I want to do Alpaca style training (GitHub - tatsu-lab/stanford_alpaca: Code and documentation to train Stanford's Alpaca models, and generate the data. , stanford_alpaca/train.py at main · tatsu-lab/stanford_alpaca · GitHub) with FSDP, with model sharding. But I am deviating from the alpaca training method in several ways: I want to launch with:
python3 -m torch.distributed.launch --nproc_per_node=4 train-pythia-script.py
(which as far as I can tell, is the best accepted way to use Trainer with FSDP in May 2023).
Also, I am directly specifying arguments in the Trainer init:
training_args = TrainingArguments(
output_dir=“./results”,
fp16=True,
overwrite_output_dir=True,
num_train_epochs=1,
per_device_train_batch_size=1,
per_device_eval_batch_size=1,
gradient_accumulation_steps=8, # alpaca
evaluation_strategy=“no”, # alpaca
save_steps=10_000,
save_total_limit=1, # alpaca
learning_rate=2e-5, # alpaca
weight_decay=0.0, # alpaca
warmup_ratio=0.03, # alpaca
lr_scheduler_type=‘cosine’, # alpaca
logging_steps=1, # alpaca
fsdp=“full_shard auto_wrap”, # alpaca
fsdp_config=‘fsdp_config_pythia.json’
)
I am using the MAIN branch of transformers.
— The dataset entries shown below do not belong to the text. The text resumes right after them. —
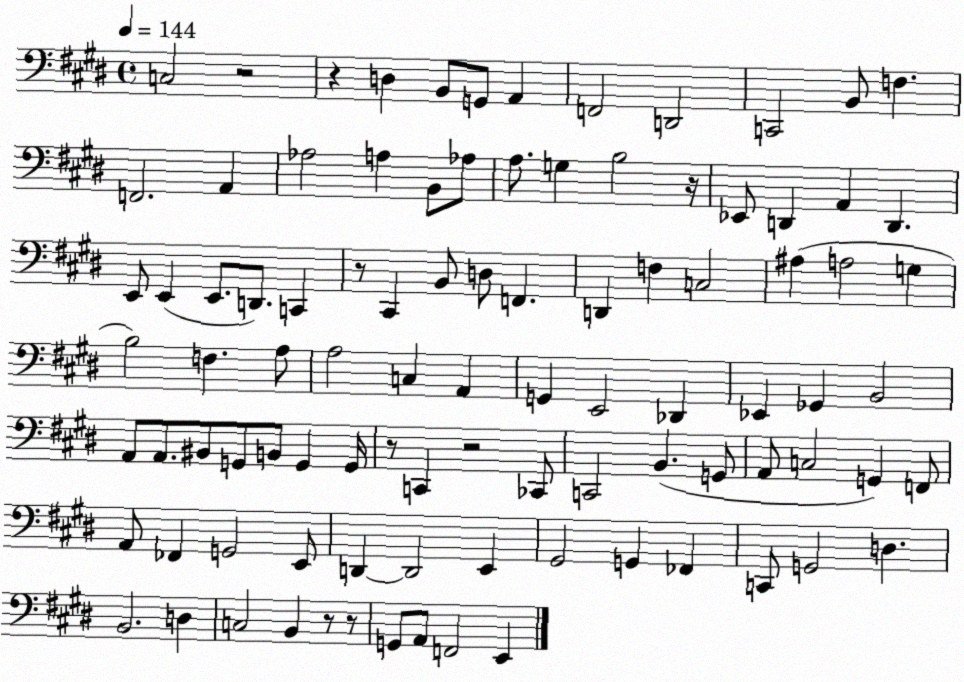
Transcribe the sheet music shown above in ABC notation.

X:1
T:Untitled
M:4/4
L:1/4
K:E
C,2 z2 z D, B,,/2 G,,/2 A,, F,,2 D,,2 C,,2 B,,/2 F, F,,2 A,, _A,2 A, B,,/2 _A,/2 A,/2 G, B,2 z/4 _E,,/2 D,, A,, D,, E,,/2 E,, E,,/2 D,,/2 C,, z/2 ^C,, B,,/2 D,/2 F,, D,, F, C,2 ^A, A,2 G, B,2 F, A,/2 A,2 C, A,, G,, E,,2 _D,, _E,, _G,, B,,2 A,,/2 A,,/2 ^B,,/2 G,,/2 B,,/2 G,, G,,/4 z/2 C,, z2 _C,,/2 C,,2 B,, G,,/2 A,,/2 C,2 G,, F,,/2 A,,/2 _F,, G,,2 E,,/2 D,, D,,2 E,, ^G,,2 G,, _F,, C,,/2 G,,2 D, B,,2 D, C,2 B,, z/2 z/2 G,,/2 A,,/2 F,,2 E,,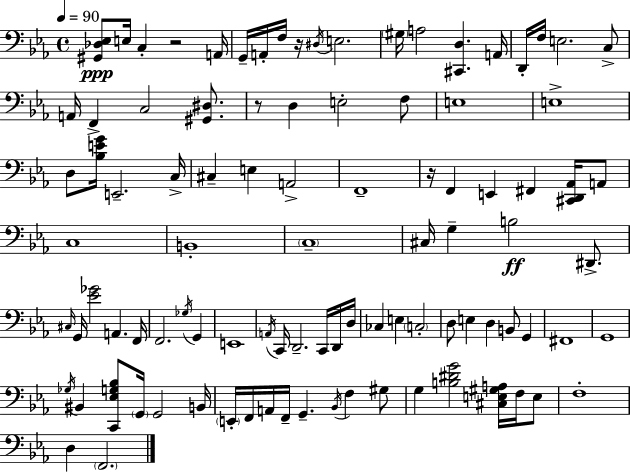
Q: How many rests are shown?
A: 4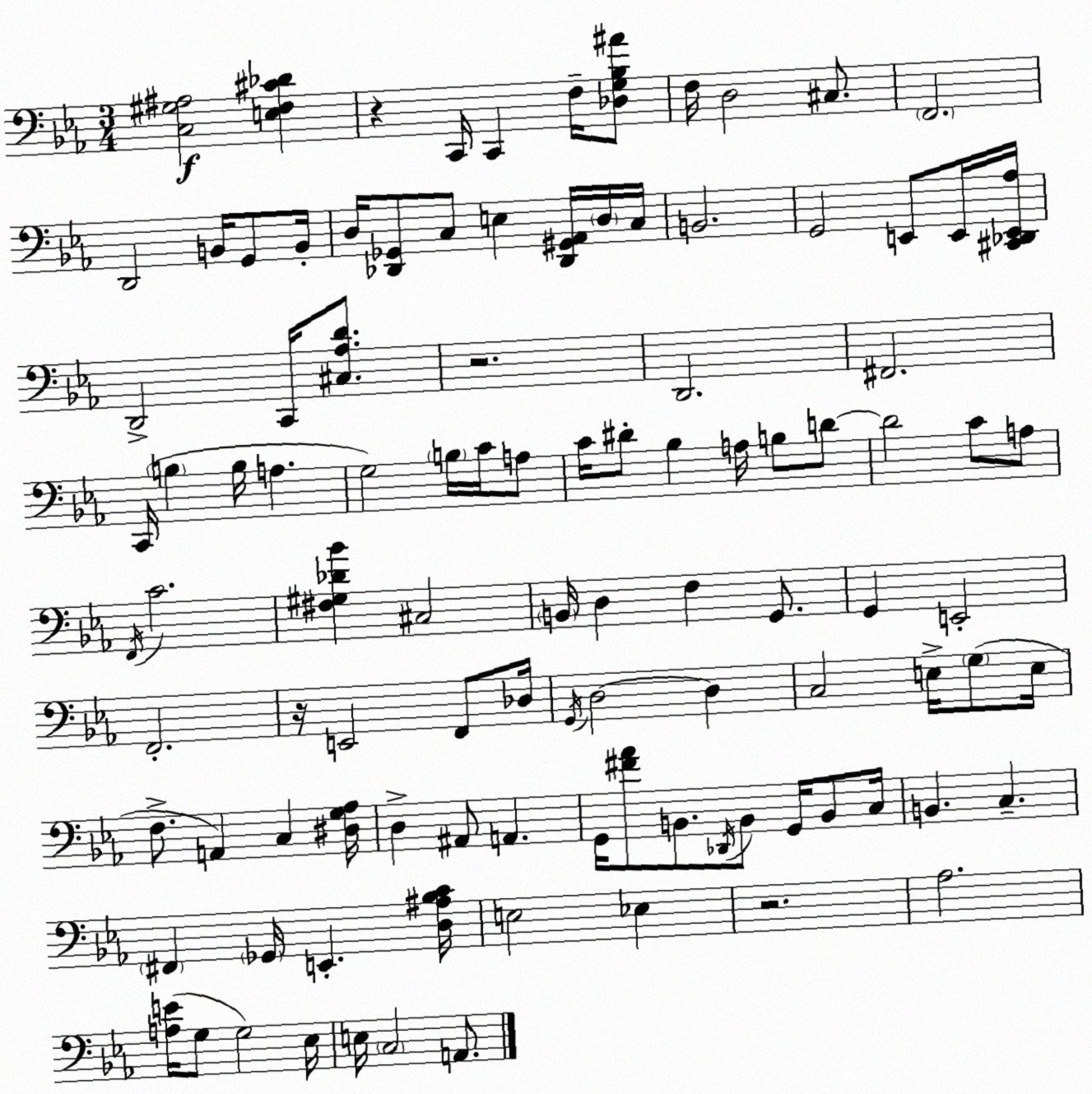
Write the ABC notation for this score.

X:1
T:Untitled
M:3/4
L:1/4
K:Cm
[C,^G,^A,]2 [E,F,^C_D] z C,,/4 C,, F,/4 [_D,G,_B,^A]/2 F,/4 D,2 ^C,/2 F,,2 D,,2 B,,/4 G,,/2 B,,/4 D,/4 [_D,,_G,,]/2 C,/2 E, [_D,,^G,,_A,,]/4 D,/4 C,/4 B,,2 G,,2 E,,/2 E,,/4 [^C,,_D,,E,,_A,]/4 D,,2 C,,/4 [^C,_A,D]/2 z2 D,,2 ^F,,2 C,,/4 B, B,/4 A, G,2 B,/4 C/4 A,/2 C/4 ^D/2 _B, A,/4 B,/2 D/2 D2 C/2 A,/2 F,,/4 C2 [^F,^G,_D_B] ^C,2 B,,/4 D, F, G,,/2 G,, E,,2 F,,2 z/4 E,,2 F,,/2 _D,/4 G,,/4 D,2 D, C,2 E,/4 G,/2 E,/4 F,/2 A,, C, [^D,G,_A,]/4 D, ^A,,/2 A,, G,,/4 [^F_A]/2 B,,/2 _D,,/4 B,,/2 G,,/4 B,,/2 C,/4 B,, C, ^F,, _G,,/4 E,, [D,^A,_B,C]/4 E,2 _E, z2 _A,2 [A,E]/4 G,/2 G,2 _E,/4 E,/4 C,2 A,,/2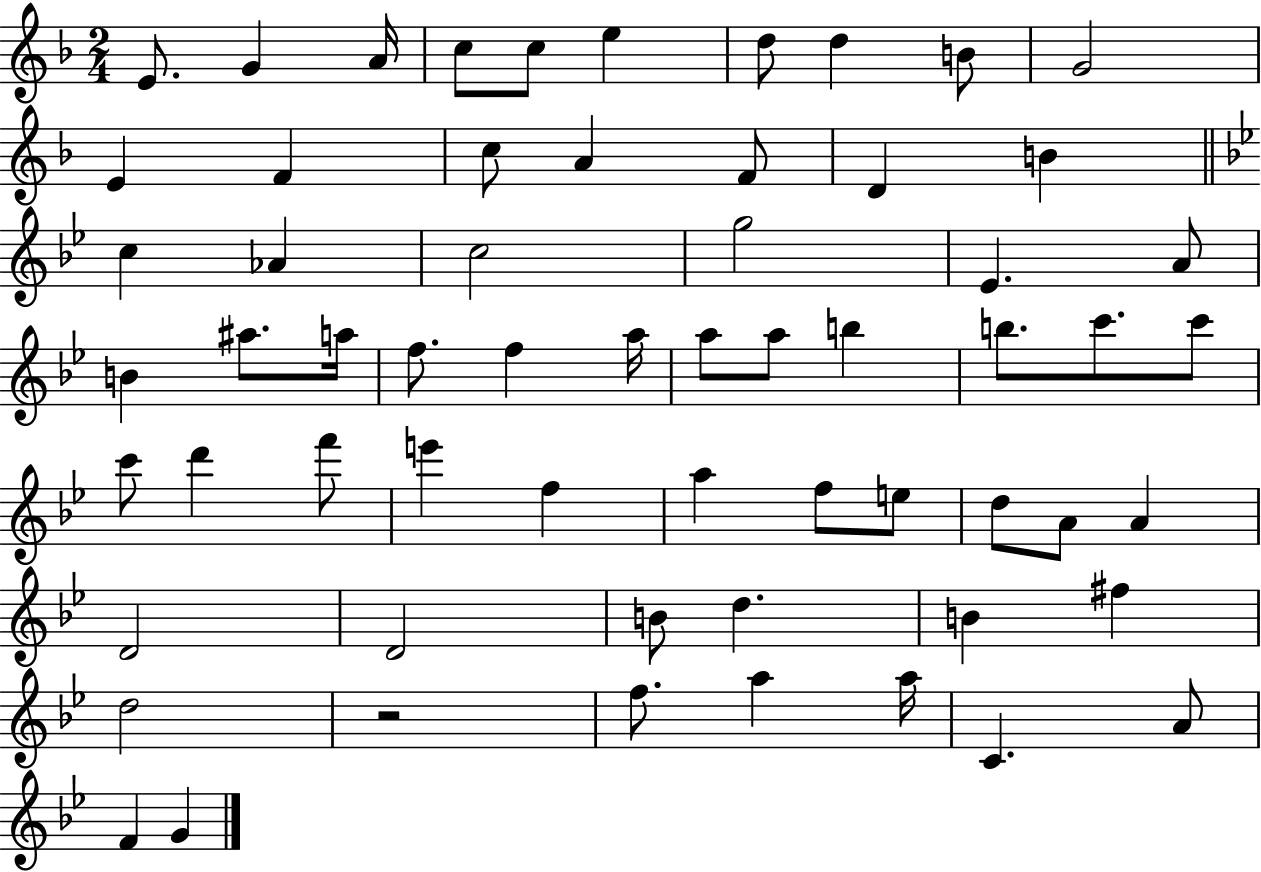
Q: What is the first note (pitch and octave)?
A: E4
When I tried to include fsdp_transformer_layer_cls_to_wrap argument in Trainer, the code gave me a FutureWarning,
/home/ubuntu/project/transformers/src/transformers/training_args.py:1462: FutureWarning: using --fsdp_transformer_layer_cls_to_wrap
is deprecated. Use fsdp_config instead
and an error:
Exception : raise Exception(“Could not find the transformer layer class to wrap in the model.”)Could not find the transformer layer class to wrap in the model.
so I changed to the argument fsdp_config=‘fsdp_config_pythia.json’
How do I create the fsdp_config json file?